Apesar de não ser possível determinar onde e quando surgiu, o termo é derivado da plataforma de vídeos curtos TikTok, onde esse tipo de conteúdo foi popularizado. De acordo com a ByteDance (empresa dona do TikTok), no ano de 2023 o TikTok contabilizou 82,2 milhões de usuários maiores de 18 anos no Brasil. Não há dados sobre quantos destes usuários utilizam a plataforma para divulgar seus trabalhos, mas basta alguns minutos usando a rede para ser atingido por alguma publicação com esse intuito. É importante pontuar que esse fenômeno não se restringe a tal rede social, perfis de indivíduos que falam sobre suas profissões também estão presentes no Instagram e no Twitter.

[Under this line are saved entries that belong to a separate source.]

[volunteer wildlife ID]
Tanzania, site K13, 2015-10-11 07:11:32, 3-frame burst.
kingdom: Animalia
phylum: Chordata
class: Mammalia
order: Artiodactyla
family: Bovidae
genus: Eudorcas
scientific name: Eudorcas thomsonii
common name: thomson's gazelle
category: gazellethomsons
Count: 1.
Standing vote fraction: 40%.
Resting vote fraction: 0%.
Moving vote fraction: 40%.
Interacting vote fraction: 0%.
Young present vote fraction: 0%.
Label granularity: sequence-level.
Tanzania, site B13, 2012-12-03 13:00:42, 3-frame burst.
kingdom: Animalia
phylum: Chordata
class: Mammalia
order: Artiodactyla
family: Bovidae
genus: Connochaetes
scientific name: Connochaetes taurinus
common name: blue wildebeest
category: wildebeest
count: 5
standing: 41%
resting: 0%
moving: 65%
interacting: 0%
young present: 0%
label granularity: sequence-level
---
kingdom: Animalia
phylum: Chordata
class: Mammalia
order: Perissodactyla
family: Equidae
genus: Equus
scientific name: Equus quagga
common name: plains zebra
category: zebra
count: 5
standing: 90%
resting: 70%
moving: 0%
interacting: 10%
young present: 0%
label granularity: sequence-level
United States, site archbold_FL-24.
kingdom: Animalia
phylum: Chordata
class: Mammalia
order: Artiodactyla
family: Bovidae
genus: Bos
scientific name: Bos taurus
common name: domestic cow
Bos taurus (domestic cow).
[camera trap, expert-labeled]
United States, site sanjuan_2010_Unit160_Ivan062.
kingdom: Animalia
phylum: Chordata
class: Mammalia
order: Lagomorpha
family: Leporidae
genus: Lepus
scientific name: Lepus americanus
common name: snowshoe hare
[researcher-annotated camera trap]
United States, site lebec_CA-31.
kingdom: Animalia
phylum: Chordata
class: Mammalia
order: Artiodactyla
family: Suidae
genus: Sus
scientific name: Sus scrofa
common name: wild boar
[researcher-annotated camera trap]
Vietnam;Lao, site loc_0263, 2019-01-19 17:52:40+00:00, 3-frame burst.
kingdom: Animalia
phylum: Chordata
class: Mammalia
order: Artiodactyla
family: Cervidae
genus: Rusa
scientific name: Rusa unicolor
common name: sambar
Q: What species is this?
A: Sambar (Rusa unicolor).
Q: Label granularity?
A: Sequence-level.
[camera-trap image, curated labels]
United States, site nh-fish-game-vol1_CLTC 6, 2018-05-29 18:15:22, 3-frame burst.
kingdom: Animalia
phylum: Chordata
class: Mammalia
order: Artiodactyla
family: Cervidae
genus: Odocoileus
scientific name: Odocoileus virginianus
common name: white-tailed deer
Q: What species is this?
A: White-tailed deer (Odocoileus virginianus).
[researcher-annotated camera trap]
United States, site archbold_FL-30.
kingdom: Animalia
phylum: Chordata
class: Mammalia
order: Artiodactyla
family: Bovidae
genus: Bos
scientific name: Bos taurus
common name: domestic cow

Em relatório publicado em 2023, o IBGE contabilizou que existem 30,2 milhões de trabalhadores autônomos no país. A pesquisadora Rafaela Moraes — autora da dissertação “a influência da TikTokização das profissões na visão de carreira dos millennials e da geração z através das mídias sociais Instagram e TikTok” — contou que, durante a pesquisa, percebeu que o perfil na rede social virou o novo cartão de visitas desses profissionais. “O autônomo precisa estar nas redes porque não tem condições de contratar alguém para esse serviço”, completa.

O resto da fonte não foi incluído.